§ Extract to read
^^^^

An Australian girl who was kidnapped, beaten and married off to her older cousin by her father’s family in Syria at the age of 13 has spoken out about her horrific five-year ordeal for the first time.
Ms Farrah, who grew up living in Sydney’s southwest and is the daughter of a Syrian Muslim and his Australian convert wife, was married off to her cousin who she had never met and endured terrible beatings after being taken to Syria’s capital Damascus from Egypt.
This isn’t a unique story. Western women marry Muslim men and not only expose themselves to abuse, but this children also.
Living in a strict Muslim world, she attended an Islamic school and learned Arabic. ‘I did all the things they asked me to do… I was taught how to pray and fast for Ramadan,’ she said.
Rania’s mother Margaret met Rania’s father in Australia, but the couple moved to Saudi Arabia soon after their marriage. According to Rania, it was a violent relationship, and she remembers that her dad “used to beat my mum. He never beat us… [but] he beat my mum all the time.”
When Rania was eight-years-old, Margaret and her five young children fled to Australia – leaving their father behind. The family’s life changed for the better. They lived with Margaret’s “true blue Aussie” family, as Rania described them in the interview, and for many years they only heard from her father occasionally by telephone.
But when she was 13, Rania’s older brother said he would take her on a trip to Egypt for a holiday. After one week in Egypt, however, Rania was taken to Jordan to see her father.
Almost immediately, her passport was confiscated, and Rania was told she would be living with his family now.
When she arrived at her father’s home, Ms Farrah said she was “interrogated” by him before being subjected to a humiliating medical examination to determine if she was still a virgin.
Despite being a virgin, her father and brother were still not satisfied and began beating Ms Farrah with their belts.
“Afterwards I told them I hadn’t been with a man and my brother said ‘Yes, I know, because if you had your father would’ve killed you’.
Her second cousin, who she was forced to marry, was in his early thirties and Ms Farrah avoided ‘eye contact’ and never spoke to him.
The Immigrant Women’s Health Service in Fairfield, in Sydney’s west, has rescued 62 child brides from Iraqi, Afghani, Pakistani, Indian, Egyptian, Turkish and Sudanese families over the past three years.
And that’s just the tip of the iceberg.
Ms Farrah’s father has now returned to Australia with a new wife and more daughters. She has spoken to him once since his arrival and said he remains unrepentant and even threatened to kill her.
“He told me no western pig government is going to tell me how to raise my daughters, and if it comes to it I will slit your mother’s throat, your sister’s throat and your throat,” she said.
As for other women in her situation, Ms Farrah offered this advice: “Run for your life. If you live here in Australia you are in a country that believes in women’s rights. Cut off your family and run – your life will be better for it.”
Until the immigration pipeline is cut off, more women will be abused.
In February this year, it was discovered that an imam had allegedly married a 12-year-old girl to a 26-year-old man. Both the imam and the “husband” were charged, with solemnisation of a marriage by an unauthorised person and multiple counts of having sex with a child respectively.

^^^^

§ Recorded information
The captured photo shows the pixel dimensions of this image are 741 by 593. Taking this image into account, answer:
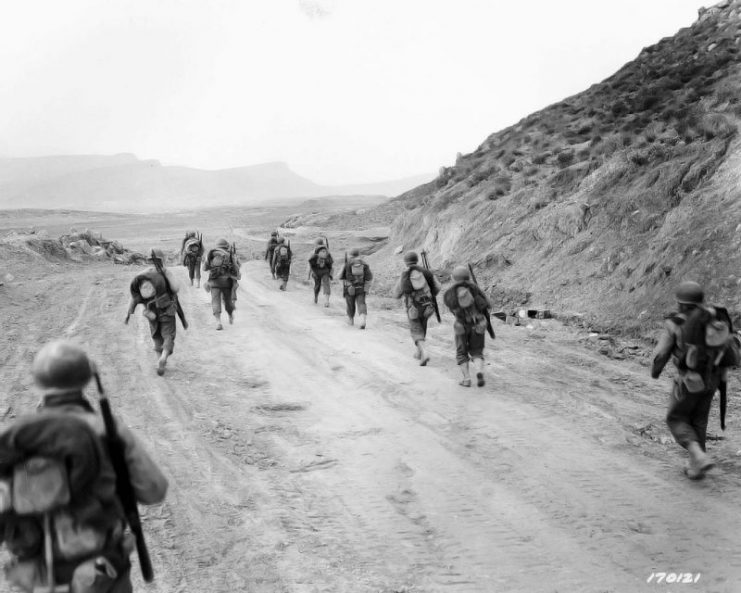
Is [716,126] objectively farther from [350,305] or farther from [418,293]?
[418,293]

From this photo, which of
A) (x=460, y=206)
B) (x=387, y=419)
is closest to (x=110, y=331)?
(x=387, y=419)

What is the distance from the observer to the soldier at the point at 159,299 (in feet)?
31.3

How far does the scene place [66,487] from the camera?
107 inches

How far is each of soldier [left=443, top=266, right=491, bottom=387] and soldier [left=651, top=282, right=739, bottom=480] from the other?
3170mm

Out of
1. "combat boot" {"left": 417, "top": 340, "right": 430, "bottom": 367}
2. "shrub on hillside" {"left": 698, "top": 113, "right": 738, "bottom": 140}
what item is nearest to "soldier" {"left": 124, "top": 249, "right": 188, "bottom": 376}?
"combat boot" {"left": 417, "top": 340, "right": 430, "bottom": 367}

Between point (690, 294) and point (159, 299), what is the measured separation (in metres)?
7.28

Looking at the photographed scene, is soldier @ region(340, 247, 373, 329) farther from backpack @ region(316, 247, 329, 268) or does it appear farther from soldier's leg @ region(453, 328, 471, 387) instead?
soldier's leg @ region(453, 328, 471, 387)

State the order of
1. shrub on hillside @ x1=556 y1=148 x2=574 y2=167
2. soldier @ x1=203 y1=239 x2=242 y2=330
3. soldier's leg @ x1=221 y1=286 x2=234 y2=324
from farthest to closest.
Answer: shrub on hillside @ x1=556 y1=148 x2=574 y2=167, soldier's leg @ x1=221 y1=286 x2=234 y2=324, soldier @ x1=203 y1=239 x2=242 y2=330

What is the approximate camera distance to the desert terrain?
4590 millimetres

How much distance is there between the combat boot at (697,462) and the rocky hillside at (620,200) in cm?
563

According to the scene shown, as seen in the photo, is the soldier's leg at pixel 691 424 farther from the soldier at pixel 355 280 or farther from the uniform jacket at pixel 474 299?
the soldier at pixel 355 280

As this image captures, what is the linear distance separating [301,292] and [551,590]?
611 inches

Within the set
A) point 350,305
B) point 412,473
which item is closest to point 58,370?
point 412,473

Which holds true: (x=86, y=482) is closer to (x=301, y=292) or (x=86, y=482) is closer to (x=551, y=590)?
(x=551, y=590)
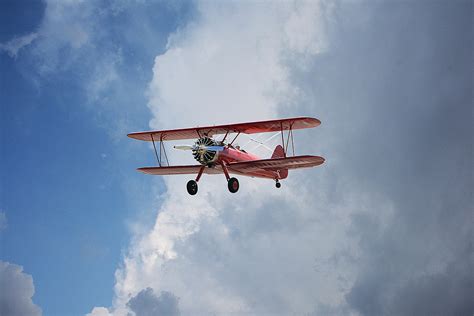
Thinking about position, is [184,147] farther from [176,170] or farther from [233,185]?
[233,185]

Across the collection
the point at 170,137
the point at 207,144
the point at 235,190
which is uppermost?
the point at 170,137

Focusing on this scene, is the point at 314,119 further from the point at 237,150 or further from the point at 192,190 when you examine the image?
the point at 192,190

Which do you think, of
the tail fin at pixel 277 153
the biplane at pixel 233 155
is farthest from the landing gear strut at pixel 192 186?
the tail fin at pixel 277 153

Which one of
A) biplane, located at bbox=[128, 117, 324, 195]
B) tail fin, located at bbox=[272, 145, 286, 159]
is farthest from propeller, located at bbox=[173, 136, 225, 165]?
tail fin, located at bbox=[272, 145, 286, 159]

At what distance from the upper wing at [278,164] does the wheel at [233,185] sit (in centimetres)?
63

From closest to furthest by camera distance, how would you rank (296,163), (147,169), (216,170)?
1. (296,163)
2. (216,170)
3. (147,169)

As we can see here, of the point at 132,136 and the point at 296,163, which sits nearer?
the point at 296,163

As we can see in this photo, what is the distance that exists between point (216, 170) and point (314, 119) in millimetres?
4933

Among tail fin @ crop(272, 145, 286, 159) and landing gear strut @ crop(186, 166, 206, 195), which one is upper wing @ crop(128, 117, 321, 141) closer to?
landing gear strut @ crop(186, 166, 206, 195)

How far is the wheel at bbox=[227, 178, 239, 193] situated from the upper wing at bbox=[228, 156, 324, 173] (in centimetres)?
63

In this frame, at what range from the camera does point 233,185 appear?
25.1 m

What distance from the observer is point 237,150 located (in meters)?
26.3

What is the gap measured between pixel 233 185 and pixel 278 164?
6.88 ft

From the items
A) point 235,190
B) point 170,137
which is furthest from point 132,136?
point 235,190
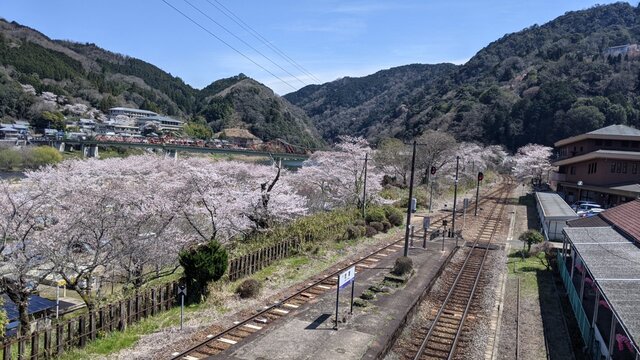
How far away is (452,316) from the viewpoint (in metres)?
15.6

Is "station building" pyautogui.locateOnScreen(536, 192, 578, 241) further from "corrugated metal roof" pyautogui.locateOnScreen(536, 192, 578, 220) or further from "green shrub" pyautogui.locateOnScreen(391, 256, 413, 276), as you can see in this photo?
"green shrub" pyautogui.locateOnScreen(391, 256, 413, 276)

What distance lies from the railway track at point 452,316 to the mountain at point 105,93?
10003 centimetres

^^^^

§ What you will do
According to the article about Ms Farrah's forced marriage, what reasons does she give for advising women in her situation to cut off their families and run? Answer in one to three sentences. The entries are separate material and have no connection to the article.

§ Completed exercise
She says that a woman living in Australia is in a country that believes in women's rights. She also says that such a woman's life will be better for cutting off her family and running.